Honda S2000 2008

COOLING OFF?
The Honda S2000 has spent nine years in the cool camp but after a couple of facelifts and taming that wayward rear end has time caught up with it and will bigger rivals steal its sunshine?
- Honda S2000 2008
- Honda S2000 2008
- Honda S2000 2008
- Honda S2000 2008
- Honda S2000 2008
- Honda S2000 2008
- Honda S2000 2008
- Honda S2000 2008
- Honda S2000 2008
No way, the Honda S2000 still has cult appeal and there is little in the way of direct competitors who can beat the rush it gives you when driven all out! Just remember back to those days when you were in the Porsche showroom every day, slipping 50 competition forms with your name on it in to the box and still you didn’t win one? And then you read an article on this new Japanese roadster which was just as quick and you didn`t have to contemplate anything illegal to get it. Yep it was quite a novelty to own a car that looked so inviting, revved past 8000rpm and was capable of terrifying you on track. It also was sturdy enough to last and easy to handle at slower speeds.

Dataset records –
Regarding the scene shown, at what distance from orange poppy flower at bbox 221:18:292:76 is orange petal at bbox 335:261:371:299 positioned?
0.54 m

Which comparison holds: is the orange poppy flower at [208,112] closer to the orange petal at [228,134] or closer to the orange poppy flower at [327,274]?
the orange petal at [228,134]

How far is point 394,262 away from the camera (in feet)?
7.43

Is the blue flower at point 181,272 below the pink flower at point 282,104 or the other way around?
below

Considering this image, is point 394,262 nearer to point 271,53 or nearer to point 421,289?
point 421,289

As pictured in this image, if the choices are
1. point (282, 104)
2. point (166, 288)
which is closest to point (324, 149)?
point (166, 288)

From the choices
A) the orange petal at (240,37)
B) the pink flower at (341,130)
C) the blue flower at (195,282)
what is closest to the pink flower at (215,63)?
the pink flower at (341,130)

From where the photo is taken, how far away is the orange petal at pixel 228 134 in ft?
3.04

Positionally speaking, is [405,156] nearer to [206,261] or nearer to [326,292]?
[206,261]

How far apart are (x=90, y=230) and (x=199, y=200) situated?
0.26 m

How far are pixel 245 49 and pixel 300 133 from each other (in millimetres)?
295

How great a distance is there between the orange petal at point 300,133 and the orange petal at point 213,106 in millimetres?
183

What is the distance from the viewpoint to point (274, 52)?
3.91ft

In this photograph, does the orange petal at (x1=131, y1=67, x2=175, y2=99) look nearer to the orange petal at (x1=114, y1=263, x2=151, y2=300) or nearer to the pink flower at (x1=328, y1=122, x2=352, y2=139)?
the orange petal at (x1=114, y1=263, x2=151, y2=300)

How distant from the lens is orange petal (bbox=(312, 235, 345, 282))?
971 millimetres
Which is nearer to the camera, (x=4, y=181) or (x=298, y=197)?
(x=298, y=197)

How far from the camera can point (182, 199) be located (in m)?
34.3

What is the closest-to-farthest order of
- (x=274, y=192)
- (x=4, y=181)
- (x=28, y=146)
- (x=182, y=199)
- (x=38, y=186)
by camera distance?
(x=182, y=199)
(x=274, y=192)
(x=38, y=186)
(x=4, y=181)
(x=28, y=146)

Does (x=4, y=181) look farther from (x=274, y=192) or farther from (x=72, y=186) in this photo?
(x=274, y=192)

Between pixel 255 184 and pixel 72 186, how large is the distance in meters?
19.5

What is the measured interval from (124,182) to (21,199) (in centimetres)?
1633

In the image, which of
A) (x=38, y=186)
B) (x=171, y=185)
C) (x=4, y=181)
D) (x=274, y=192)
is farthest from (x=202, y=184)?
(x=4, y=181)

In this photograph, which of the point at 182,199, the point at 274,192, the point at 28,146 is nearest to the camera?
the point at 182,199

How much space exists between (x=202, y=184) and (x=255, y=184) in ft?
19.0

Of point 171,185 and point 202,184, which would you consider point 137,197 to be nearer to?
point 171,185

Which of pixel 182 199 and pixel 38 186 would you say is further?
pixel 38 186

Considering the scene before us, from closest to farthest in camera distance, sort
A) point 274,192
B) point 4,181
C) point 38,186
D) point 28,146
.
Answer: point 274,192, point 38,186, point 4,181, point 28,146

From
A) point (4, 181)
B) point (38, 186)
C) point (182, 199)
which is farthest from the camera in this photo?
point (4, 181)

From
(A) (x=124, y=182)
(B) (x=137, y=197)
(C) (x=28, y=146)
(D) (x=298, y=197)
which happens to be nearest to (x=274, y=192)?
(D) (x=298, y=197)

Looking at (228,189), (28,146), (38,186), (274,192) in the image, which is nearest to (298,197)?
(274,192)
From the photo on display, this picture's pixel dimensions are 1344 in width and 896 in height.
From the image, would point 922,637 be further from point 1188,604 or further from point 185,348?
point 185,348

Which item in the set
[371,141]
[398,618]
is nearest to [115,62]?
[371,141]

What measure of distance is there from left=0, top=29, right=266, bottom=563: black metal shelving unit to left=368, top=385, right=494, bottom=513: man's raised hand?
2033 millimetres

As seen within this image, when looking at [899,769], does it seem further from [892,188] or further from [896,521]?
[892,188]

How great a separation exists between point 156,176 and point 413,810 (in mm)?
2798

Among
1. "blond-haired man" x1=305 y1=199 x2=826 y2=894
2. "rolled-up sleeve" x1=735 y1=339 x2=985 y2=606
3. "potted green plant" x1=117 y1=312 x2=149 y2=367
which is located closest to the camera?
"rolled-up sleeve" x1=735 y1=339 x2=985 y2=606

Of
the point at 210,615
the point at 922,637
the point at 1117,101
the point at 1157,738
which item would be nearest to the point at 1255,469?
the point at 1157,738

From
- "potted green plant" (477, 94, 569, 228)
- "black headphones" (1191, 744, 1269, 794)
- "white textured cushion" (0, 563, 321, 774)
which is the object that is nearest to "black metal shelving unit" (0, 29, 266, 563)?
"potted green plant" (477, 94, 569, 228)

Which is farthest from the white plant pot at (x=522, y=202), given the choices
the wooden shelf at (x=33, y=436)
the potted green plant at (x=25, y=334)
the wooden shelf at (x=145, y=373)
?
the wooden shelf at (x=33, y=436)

* * *

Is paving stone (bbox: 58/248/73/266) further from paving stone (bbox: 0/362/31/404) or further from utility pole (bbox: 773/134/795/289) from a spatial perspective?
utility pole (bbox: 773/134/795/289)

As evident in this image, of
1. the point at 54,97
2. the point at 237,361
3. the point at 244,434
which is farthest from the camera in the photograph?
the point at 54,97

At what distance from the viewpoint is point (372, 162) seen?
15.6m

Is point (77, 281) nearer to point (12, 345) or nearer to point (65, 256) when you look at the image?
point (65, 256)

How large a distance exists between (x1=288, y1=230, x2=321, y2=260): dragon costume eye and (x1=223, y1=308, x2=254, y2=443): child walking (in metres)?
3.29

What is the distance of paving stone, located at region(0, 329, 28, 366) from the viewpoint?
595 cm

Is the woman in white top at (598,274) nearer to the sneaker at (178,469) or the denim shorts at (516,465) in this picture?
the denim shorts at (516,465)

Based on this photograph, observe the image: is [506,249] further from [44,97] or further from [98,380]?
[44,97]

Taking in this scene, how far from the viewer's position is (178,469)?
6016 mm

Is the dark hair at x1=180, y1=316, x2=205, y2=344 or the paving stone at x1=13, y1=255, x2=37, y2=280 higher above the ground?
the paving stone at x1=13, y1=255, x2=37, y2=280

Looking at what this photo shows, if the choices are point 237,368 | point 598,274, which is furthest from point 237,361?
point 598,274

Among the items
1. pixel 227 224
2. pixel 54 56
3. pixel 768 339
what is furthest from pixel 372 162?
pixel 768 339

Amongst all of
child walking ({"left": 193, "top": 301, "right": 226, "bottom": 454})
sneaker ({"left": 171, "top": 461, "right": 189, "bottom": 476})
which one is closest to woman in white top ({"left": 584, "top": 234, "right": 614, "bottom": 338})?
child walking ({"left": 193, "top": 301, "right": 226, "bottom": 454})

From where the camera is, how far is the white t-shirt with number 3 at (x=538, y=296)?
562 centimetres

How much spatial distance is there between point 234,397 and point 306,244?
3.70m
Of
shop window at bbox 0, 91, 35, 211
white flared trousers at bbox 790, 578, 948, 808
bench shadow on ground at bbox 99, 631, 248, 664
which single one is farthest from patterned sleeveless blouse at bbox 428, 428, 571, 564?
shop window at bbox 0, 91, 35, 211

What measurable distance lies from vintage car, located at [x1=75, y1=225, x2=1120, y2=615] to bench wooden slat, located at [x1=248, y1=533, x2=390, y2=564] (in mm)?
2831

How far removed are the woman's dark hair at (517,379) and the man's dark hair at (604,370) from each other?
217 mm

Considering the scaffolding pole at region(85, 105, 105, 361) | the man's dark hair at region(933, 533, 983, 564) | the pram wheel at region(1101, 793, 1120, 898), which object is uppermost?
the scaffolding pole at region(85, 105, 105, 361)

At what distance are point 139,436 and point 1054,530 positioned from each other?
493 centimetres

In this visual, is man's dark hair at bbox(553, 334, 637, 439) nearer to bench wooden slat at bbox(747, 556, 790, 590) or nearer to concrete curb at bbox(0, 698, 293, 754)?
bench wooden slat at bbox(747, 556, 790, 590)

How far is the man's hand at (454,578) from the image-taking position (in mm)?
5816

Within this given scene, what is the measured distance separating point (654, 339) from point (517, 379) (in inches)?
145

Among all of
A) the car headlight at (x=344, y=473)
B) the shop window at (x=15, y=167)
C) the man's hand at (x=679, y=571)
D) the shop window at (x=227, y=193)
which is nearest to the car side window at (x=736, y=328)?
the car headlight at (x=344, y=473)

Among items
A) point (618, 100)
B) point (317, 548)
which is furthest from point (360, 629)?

Problem 1 – Please translate this sentence from the Honda S2000 review into Spanish: "It also was sturdy enough to last and easy to handle at slower speeds."
Problem 2 – Continue the Honda S2000 review from its last sentence.

Answer box 1 – También era lo bastante robusto para durar y fácil de manejar a velocidades más bajas.

Answer box 2 –
But nobody ever bought an S2000 to drive everywhere like Miss Daisy, they bought it because it was wild – sometimes too wild! Even the most experienced drivers had a job trying to get its back-end in line with the front. However it was so tactile, reliable and explosive that you always wanted to go back for more. Then when the suspension was upgraded you got a heads up when the rear section was about to break loose. Well there’s been yet more adjustments made to the chassis for 2008 and what better place to try them out than at Brand Hatches’ Race circuit.
The noise is the first thing that ripples through you; just 2.0-litres but it’s ripe aggression. There’s a real sheerness about being inside the cabin too, it’s like having little more between your skin and the road than a condom. Sliding controllably around corners as only a rear wheel drive sports car would, it switches direction and snatches back the road with complete ease. With enough patience each axel shadows each other with the type of intensity that Tom Cruise homed in on Katie with. The pedals warrant a certain amount of feathering, their delicacy allowing you to punch in exactly the right depth. The gears too flow easily through each sequence but are sturdy enough to take your heavy-handedness. There’s also a new optional stability system (VSA) which takes raging emotions out the picture when trying to straighten the wheels.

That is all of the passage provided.